L’effetto è cumulativo: più temporeggiamo, più la pressione ci avvicina al punto di rottura. Tornare a “raffreddare il sistema” attraverso ideologie chiare o vecchi rapporti di forza pare oggi impossibile. Ma anche attendere che il contesto raggiunga un nuovo equilibrio in modo autonomo è azzardato: l’eventualità che esploda prima è più che un'ipotesi remota.
In questo scenario caotico coesistono realtà diverse che reagiscono alle sollecitazioni in modi altrettanto diversi.
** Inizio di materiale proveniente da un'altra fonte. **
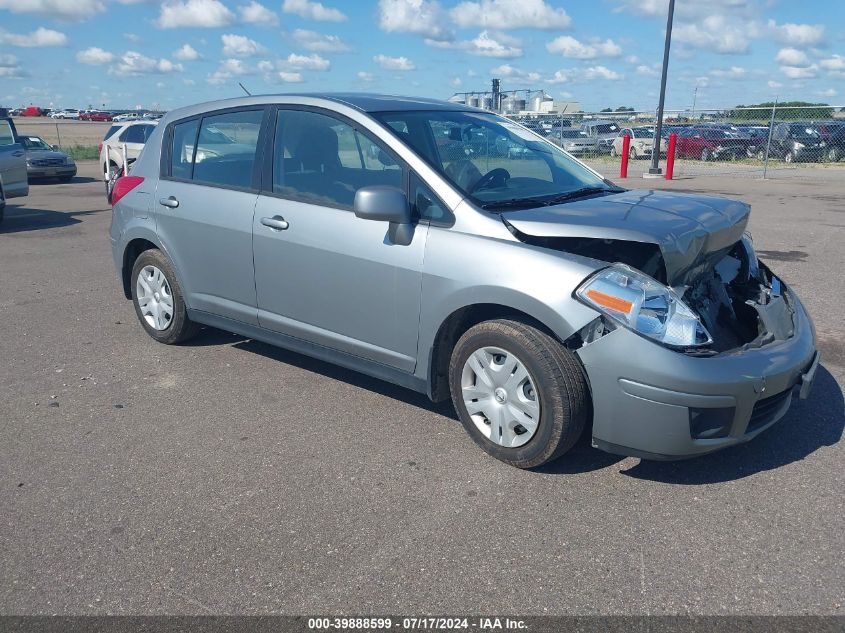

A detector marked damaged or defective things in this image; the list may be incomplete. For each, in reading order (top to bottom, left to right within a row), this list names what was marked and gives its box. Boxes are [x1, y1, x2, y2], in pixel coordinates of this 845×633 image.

crumpled hood [502, 189, 744, 286]
broken headlight [572, 264, 712, 348]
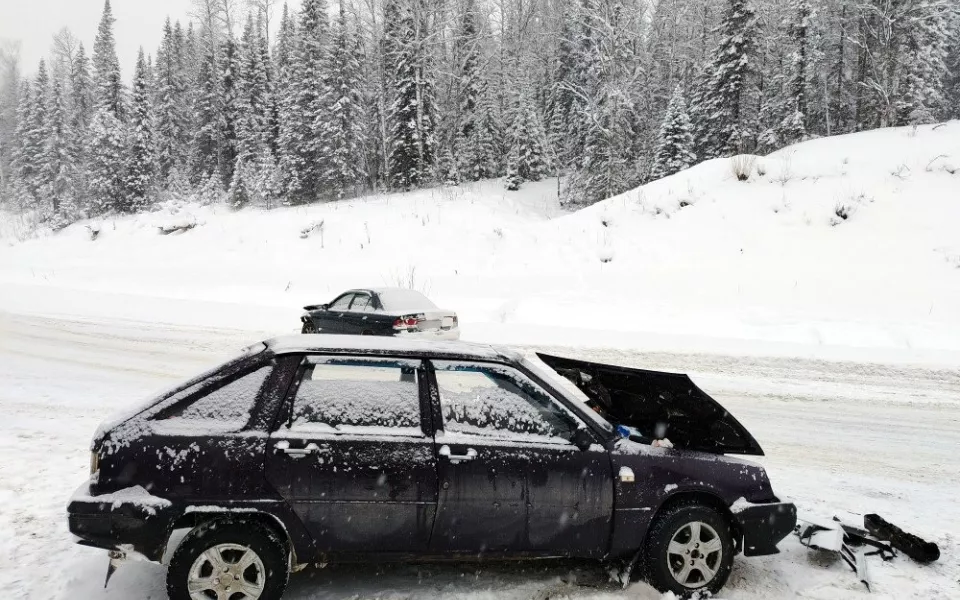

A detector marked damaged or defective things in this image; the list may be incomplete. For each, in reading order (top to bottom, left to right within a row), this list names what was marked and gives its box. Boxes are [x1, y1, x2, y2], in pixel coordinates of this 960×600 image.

broken bumper [67, 482, 174, 564]
damaged black hatchback [69, 336, 796, 596]
second damaged car [69, 336, 796, 596]
broken bumper [736, 500, 796, 556]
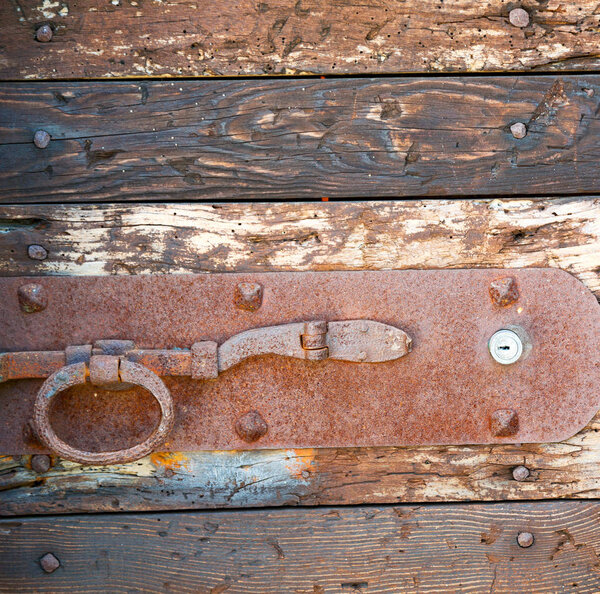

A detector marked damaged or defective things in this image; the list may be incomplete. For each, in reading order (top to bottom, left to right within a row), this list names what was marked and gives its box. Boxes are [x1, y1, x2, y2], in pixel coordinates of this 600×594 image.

rusted nail [506, 7, 528, 27]
rusted nail [35, 24, 53, 42]
rusted nail [33, 129, 51, 147]
rusted nail [508, 122, 528, 138]
rusted nail [28, 243, 48, 260]
rusted nail [17, 284, 47, 312]
rusted nail [234, 280, 262, 310]
rusted nail [490, 276, 516, 306]
rusty metal plate [1, 268, 600, 458]
rusty latch bar [1, 266, 600, 464]
rusted nail [236, 410, 268, 442]
rusted nail [490, 408, 516, 434]
rusted nail [30, 454, 51, 472]
rusted nail [516, 528, 536, 548]
rusted nail [39, 552, 59, 572]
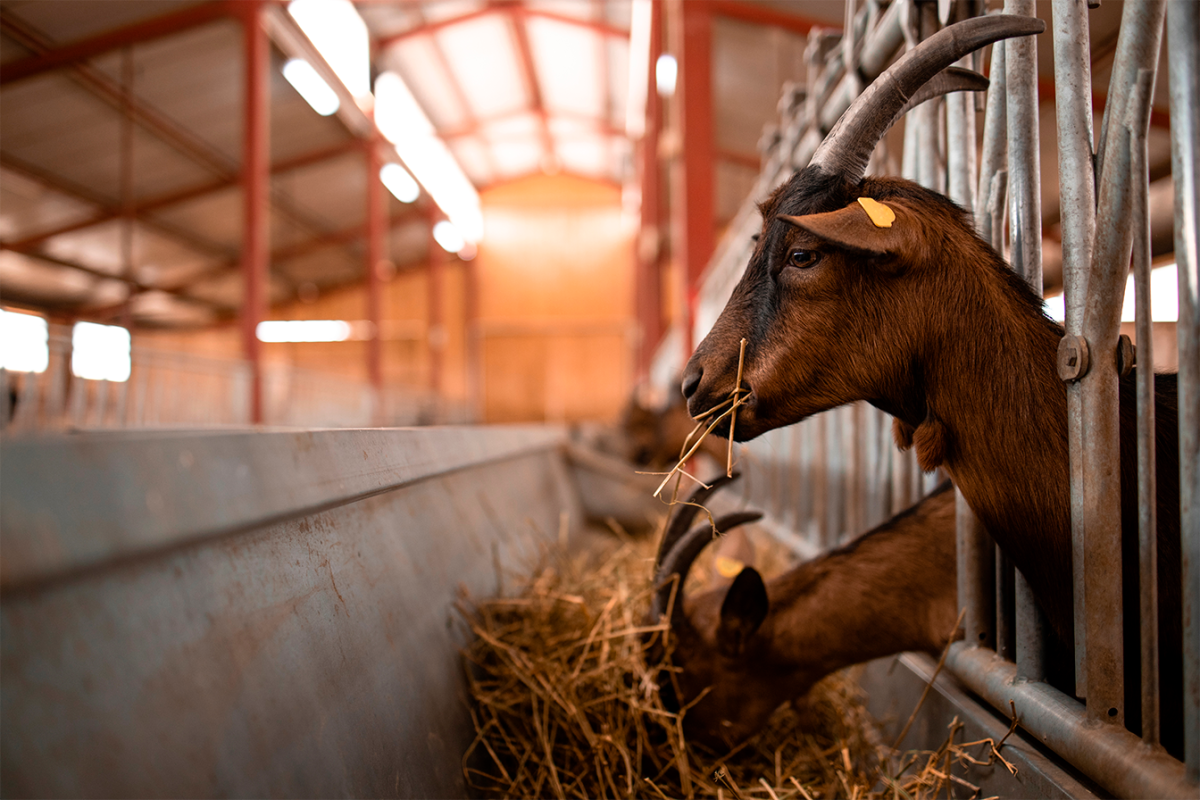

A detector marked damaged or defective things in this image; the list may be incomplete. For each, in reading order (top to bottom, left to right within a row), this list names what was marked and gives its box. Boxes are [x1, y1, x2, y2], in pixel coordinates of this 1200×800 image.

rusty metal surface [0, 429, 561, 592]
rusty metal surface [0, 429, 578, 796]
rusty metal surface [1166, 0, 1200, 777]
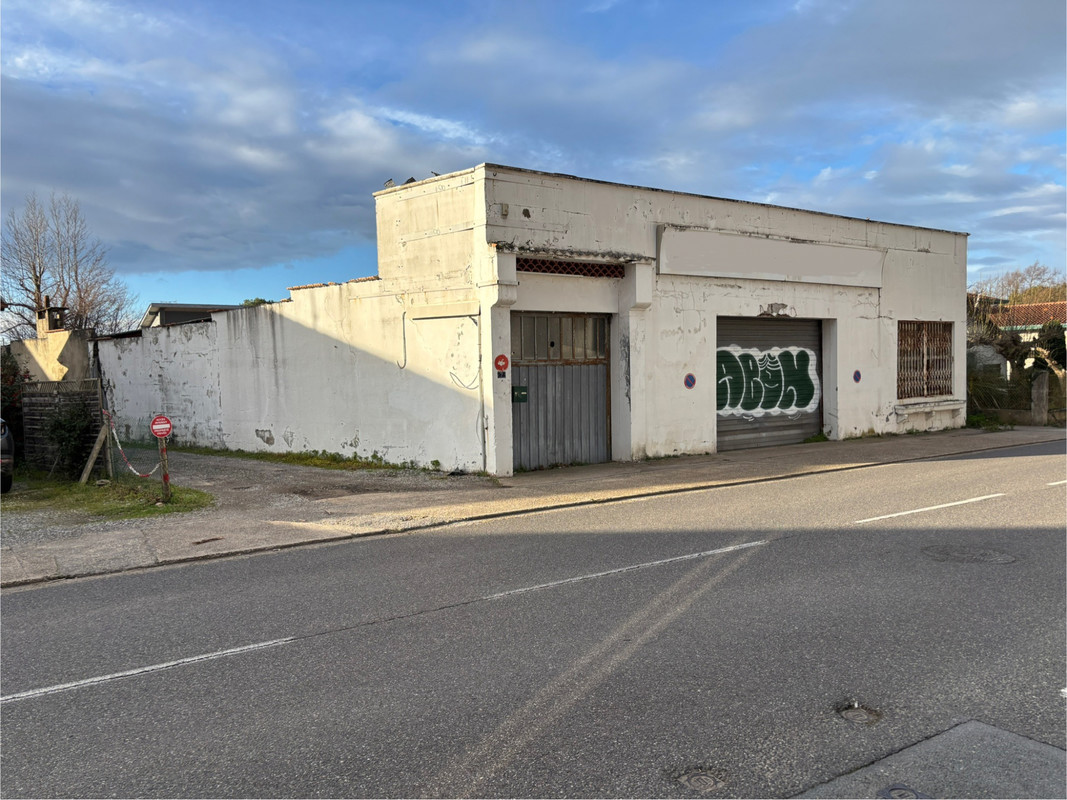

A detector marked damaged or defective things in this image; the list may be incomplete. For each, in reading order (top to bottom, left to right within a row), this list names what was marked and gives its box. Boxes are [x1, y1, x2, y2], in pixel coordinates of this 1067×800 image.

rusty sign post [149, 420, 171, 501]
I grandi imperi globali operano secondo ambizioni egemoniche e logiche di interesse diretto, dimostrando sempre più di non potere (o volere) farsi carico delle urgenti questioni di interesse globale. Nuove medie potenze sono alla ricerca di spazi di emancipazione e opportunità di affermazione, mentre i piccoli attori nazionali non sono più in grado di rispondere a sfide oltre la propria portata.
Le intese
Le alleanze regionali — sempre più riconosciute come l’unica forma di governance capace di ottenere risultati, interloquendo alla pari con le grandi potenze — tardano tuttavia ad affermarsi. I progetti di integrazione più avanzati, l’Unione europea in testa, soffrono delle rigide regole interne che ne rallentano le capacità decisionali. Le cooperazioni oggi emergenti, seppur dinamiche e in rapida evoluzione, sono ancora troppo deboli e frammentarie per agire come un unico blocco.
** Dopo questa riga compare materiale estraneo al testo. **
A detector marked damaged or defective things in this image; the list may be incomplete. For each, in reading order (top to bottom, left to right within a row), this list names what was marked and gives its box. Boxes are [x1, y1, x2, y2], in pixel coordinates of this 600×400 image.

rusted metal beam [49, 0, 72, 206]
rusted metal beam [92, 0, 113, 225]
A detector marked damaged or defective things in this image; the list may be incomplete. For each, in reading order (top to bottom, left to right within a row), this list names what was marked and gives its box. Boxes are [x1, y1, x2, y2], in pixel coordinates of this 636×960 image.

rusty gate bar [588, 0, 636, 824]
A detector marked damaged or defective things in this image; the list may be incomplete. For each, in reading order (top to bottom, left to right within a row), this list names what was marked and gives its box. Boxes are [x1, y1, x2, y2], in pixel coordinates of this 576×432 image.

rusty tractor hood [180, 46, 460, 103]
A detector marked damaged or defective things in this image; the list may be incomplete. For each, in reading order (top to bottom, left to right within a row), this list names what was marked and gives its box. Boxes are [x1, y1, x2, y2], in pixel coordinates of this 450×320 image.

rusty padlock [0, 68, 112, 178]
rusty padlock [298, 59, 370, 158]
Negli ultimi anni si è sentito allora il bisogno di congegnare uno strumento diverso, una nuova forma di cooperazione internazionale capace di proiettarsi verso un regionalismo solido, ma sufficientemente agile per operare sulle criticità immediate: il “minilateralismo”.
Si tratta di associazioni più “semplici" e ristrette, talvolta informali, definite sulla base di obiettivi e collaborazioni su temi specifici. Il mondo se ne sta riempiendo: dalla cooperazione tra Indonesia, Malesia e Filippine per la lotta contro la pirateria e il terrorismo internazionale, al Consiglio di Cooperazione degli stati del Golfo Persico in ambito commerciale, scientifico e militare.
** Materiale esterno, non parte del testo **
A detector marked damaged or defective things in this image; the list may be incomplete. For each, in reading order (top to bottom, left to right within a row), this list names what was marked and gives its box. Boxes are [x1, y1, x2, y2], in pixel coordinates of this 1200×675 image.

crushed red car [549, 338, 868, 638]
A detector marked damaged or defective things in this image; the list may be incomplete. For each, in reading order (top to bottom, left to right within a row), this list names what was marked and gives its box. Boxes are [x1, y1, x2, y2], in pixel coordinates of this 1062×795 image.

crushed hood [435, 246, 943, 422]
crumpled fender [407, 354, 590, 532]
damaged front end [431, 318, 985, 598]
Nessuno dei partecipanti è allineato del tutto con gli altri, ma intanto il comune interesse è stato messo al riparo da conflitti, instabilità e interventi stranieri. L’auspicio inderogabile, tuttavia, è che un giorno queste alleanze, oggi basate esclusivamente sugli interessi, si trasformino in percorsi di integrazione più consolidati, in cui anche valori e visioni vengano condivisi. Gli Accordi di Abramo hanno evidenziato, in modo drammatico, come non basti aprire commerci e rotte aeree per evitare le guerre.
Una strada da percorrere
Ma il minilateralismo può essere funzionale non solo là dove il regionalismo è ancora nella fase nascente. Si pensi ad esempio come nello stesso contesto europeo esso potrebbe offrire architetture di cooperazione non alternative, bensì ausiliarie all’Unione stessa: accordi su questioni ben designate e ristretti a pochi contraenti, ma per loro natura più pronti e responsivi. Così, se la cooperazione integrata e unanime — dalla difesa comune alle politiche migratorie — pare oggi un traguardo ancora lontano, nuovi schemi “minilaterali” potrebbero dare risposte più rapide ed efficaci.
Sarebbe un buon esercizio per affacciarci più pragmaticamente al multilateralismo di domani: capace di dialogare con le grandi potenze e utile a quegli attori che non vogliono trovarsi alla mercé delle rivalità globali: “oggetti” sul tavolo dei negoziati anziché “soggetti” attorno ad esso.
Costruire questo nuovo equilibrio non è immediato: serve un cambio di mentalità ancora prima di decisioni politiche. Cercare di crescere da soli, a discapito degli altri, è un buon modo per aumentare il disordine, ma trovare nuovi modi per lavorare assieme non può che aiutare a raffreddare, almeno un po’, questo nostro mondo.